In Q3, Utz reported EPS at $0.19, up from negative $0.01 in the same quarter a year ago. This print easily cleared Wall Street's estimates, and shareholders should be content with the results.
Between FY2020 and FY2023, Utz's adjusted diluted EPS flipped from negative to positive. This is certainly a positive for the business and implies that consumer preferences are shifting in favor of the company.
Over the next 12 months, however, Wall Street is projecting year-on-year declines in EPS.
Cash Is King
Although earnings are undoubtedly valuable for assessing company performance, we believe cash is king because you can't use accounting profits to pay the bills.
Utz's free cash flow came in at $37.9 million in Q3, up 46.3% year on year. This result represents a 10.2% margin.

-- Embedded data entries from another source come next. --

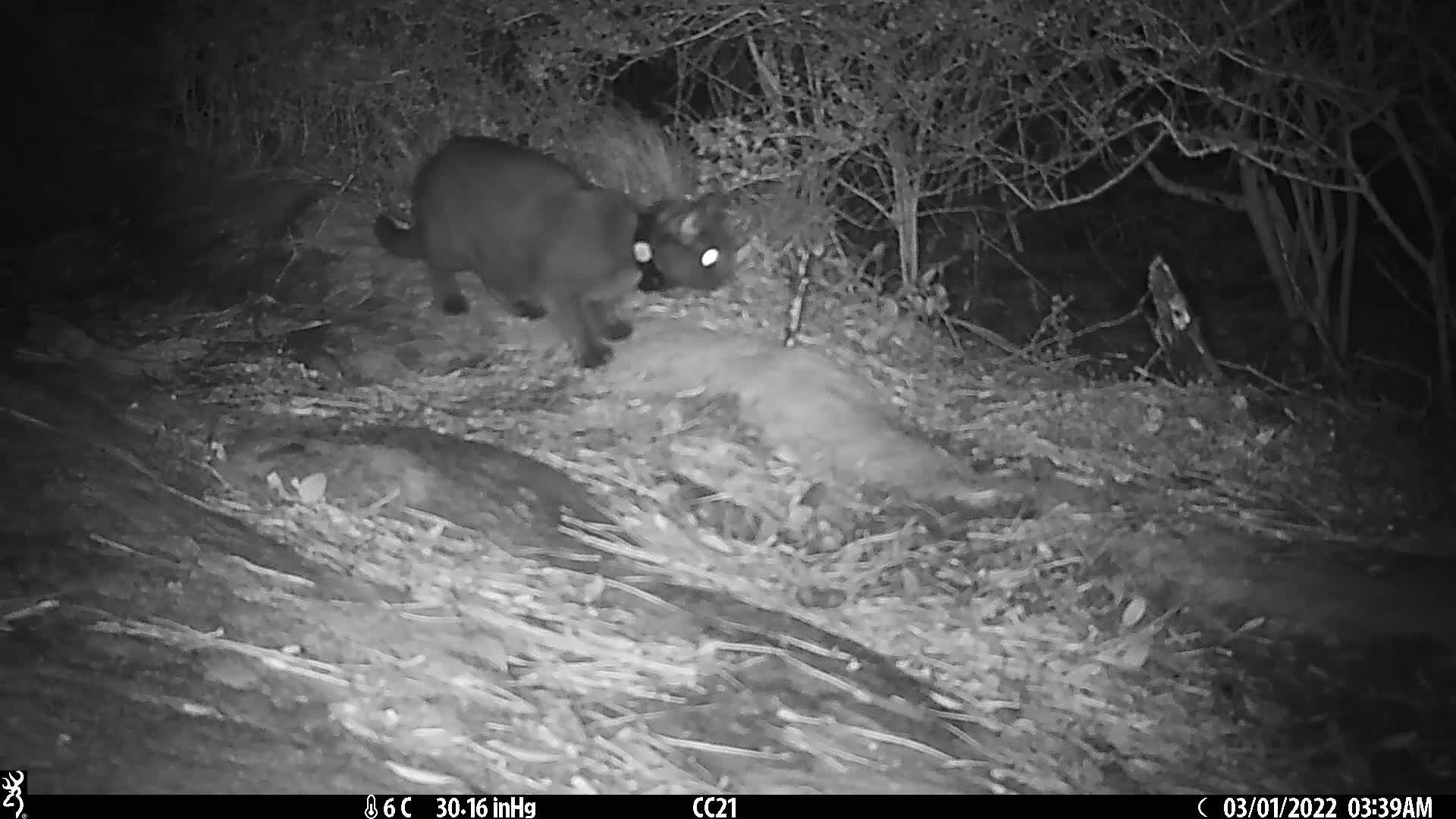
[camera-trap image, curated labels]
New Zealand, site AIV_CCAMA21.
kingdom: Animalia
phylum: Chordata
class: Mammalia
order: Carnivora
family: Felidae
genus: Felis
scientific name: Felis catus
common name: domestic cat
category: cat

While Utz posted positive free cash flow this quarter, the broader story hasn't been so clean. Over the last two years, Utz's demanding reinvestment strategy has consumed many company resources. Its free cash flow margin has averaged negative 0.2%, weak for a consumer staples business. However, its margin has averaged year-on-year increases of 3.6 percentage points, showing the company is at least improving.

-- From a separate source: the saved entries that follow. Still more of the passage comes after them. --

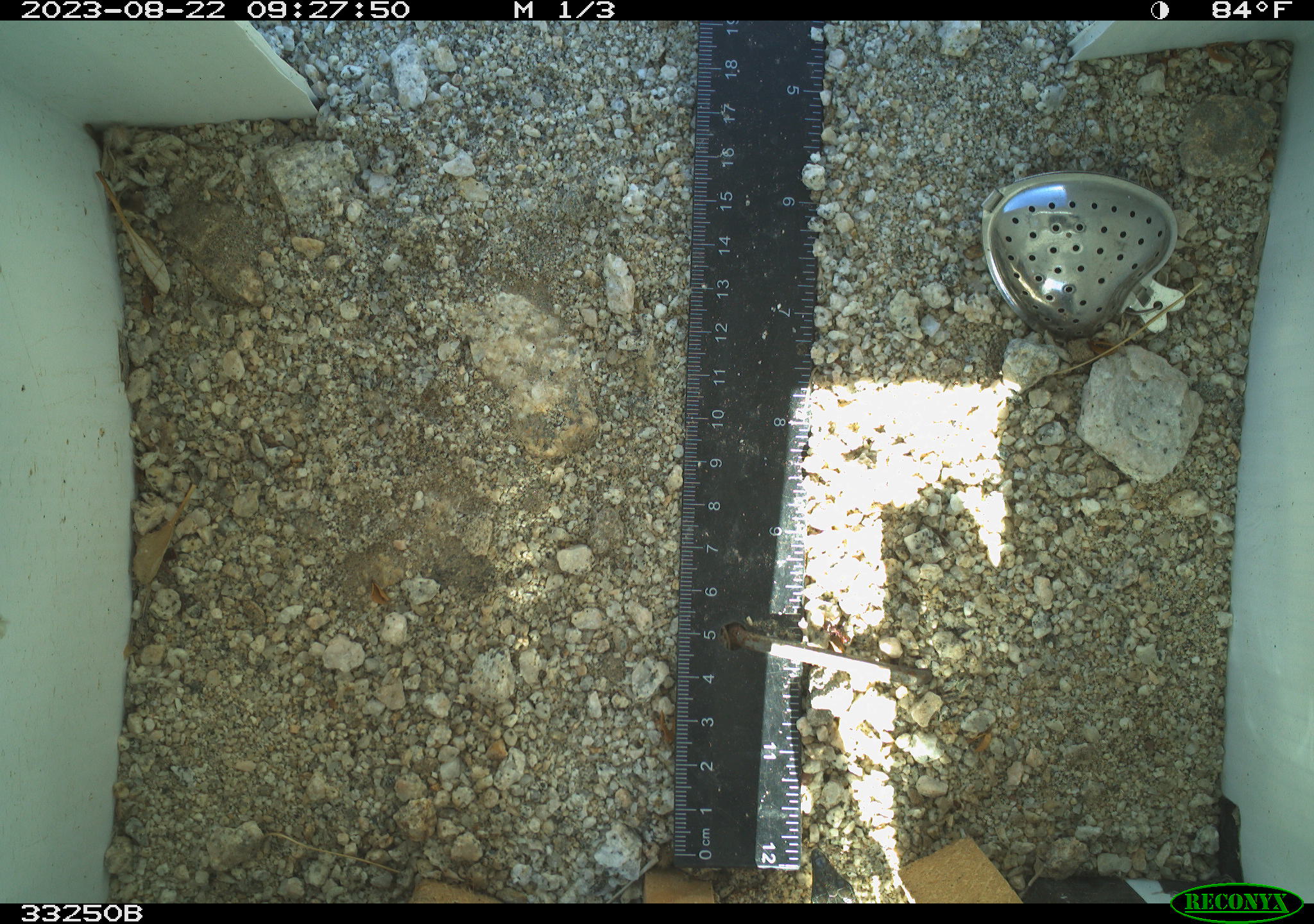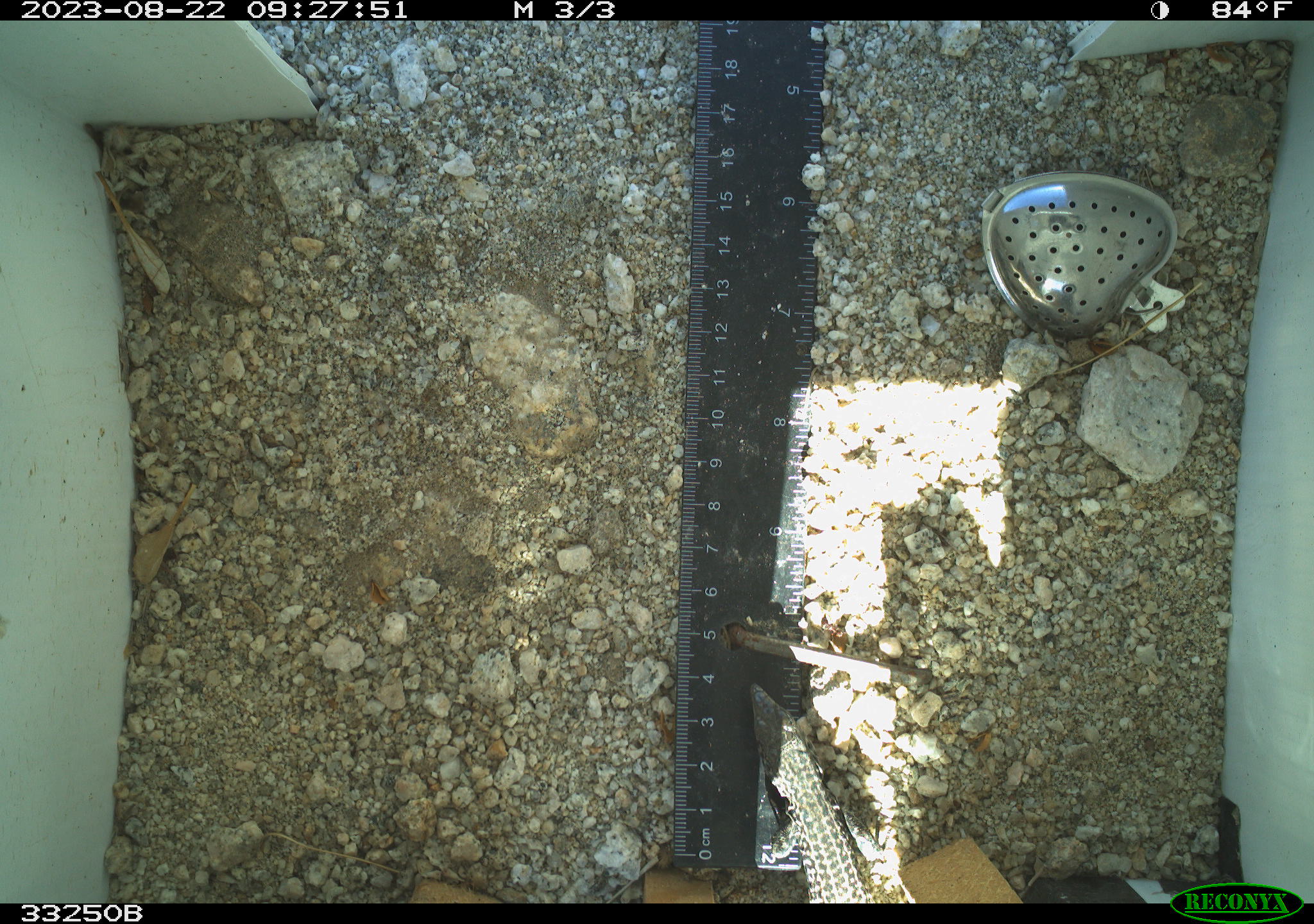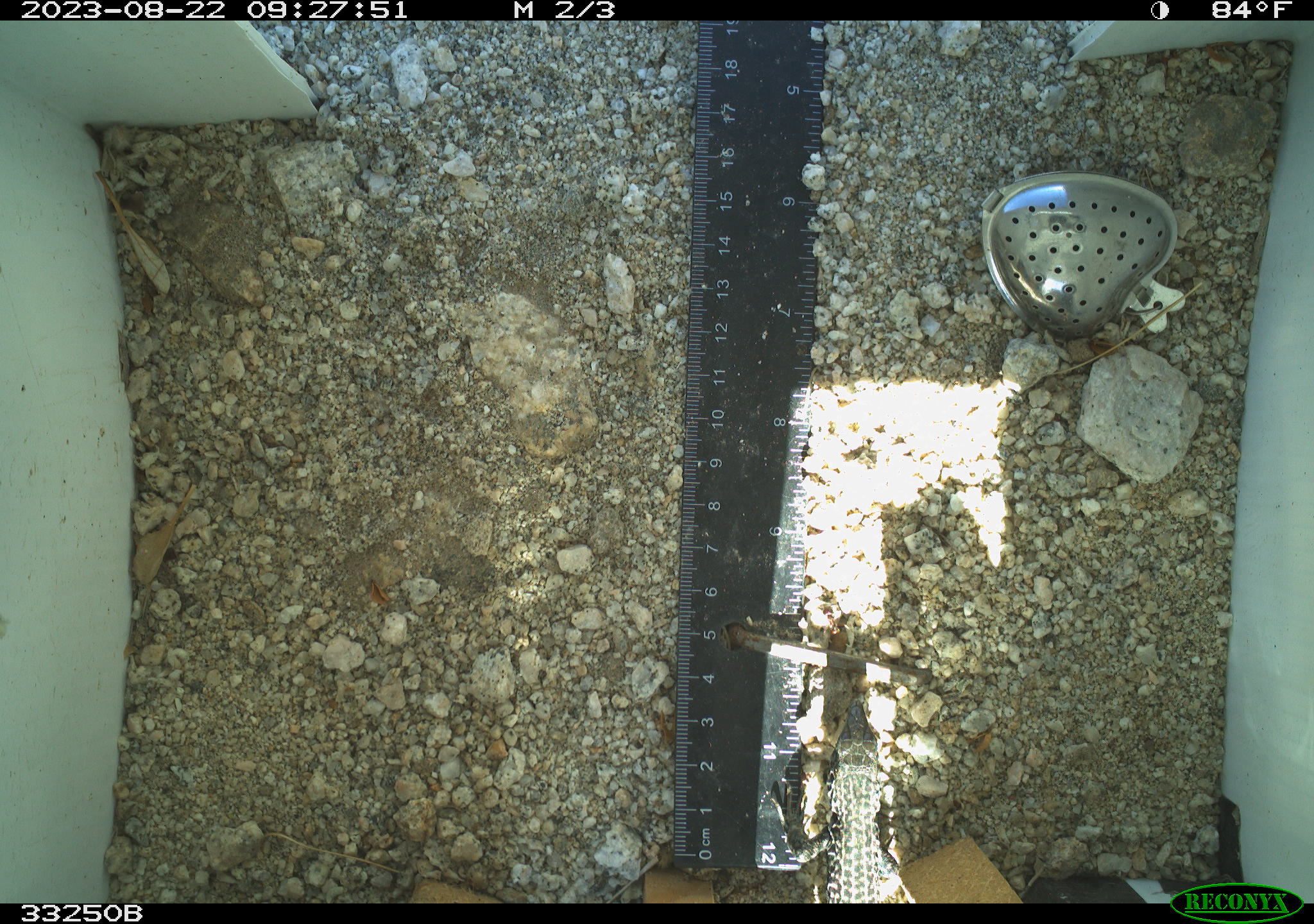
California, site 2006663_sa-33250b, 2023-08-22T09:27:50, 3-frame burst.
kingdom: Animalia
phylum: Chordata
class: Reptilia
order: Squamata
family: Teiidae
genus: Aspidoscelis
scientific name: Aspidoscelis tigris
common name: western whiptail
Western whiptail (Aspidoscelis tigris).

Return on Invested Capital (ROIC)
We like to track a company's long-term return on invested capital (ROIC) in addition to its recent results because it gives a big-picture view of a business's past performance. It also sheds light on its management team's decision-making prowess and is a helpful tool for benchmarking against peers.
The quarter's results were generally fine, but the company's lowering of its full year sales outlook was a key negative.
Key Takeaways from Utz's Q3 Results
Sporting a market capitalization of $1.05 billion, Utz is among smaller companies, but its more than $60.09 million in cash on hand and positive free cash flow over the last 12 months puts it in an attractive position to invest in growth.
We were impressed by how significantly Utz blew past analysts' EPS expectations this quarter. That stood out as a positive in these results. On the other hand, its operating margin missed analysts' expectations and its gross margin missed Wall Street's estimates. Overall, this was a mixed quarter for Utz. The stock is up 1.5% after reporting and currently trades at $13.13 per share.
Is Now The Time?
Utz may have had a tough quarter, but investors should also consider its valuation and business qualities when assessing the investment opportunity.
We have other favorites, but we understand the arguments that Utz isn't a bad business. First off, its revenue growth has been impressive over the last three years. And while its projected EPS for the next year is lacking, its stellar ROIC suggests it has been a well-run company historically.
Utz's price-to-earnings ratio based on the next 12 months is 20.9x. We don't really see a big opportunity in the stock at the moment, but in the end, beauty is in the eye of the beholder. If you like Utz, it seems to be trading at a reasonable price.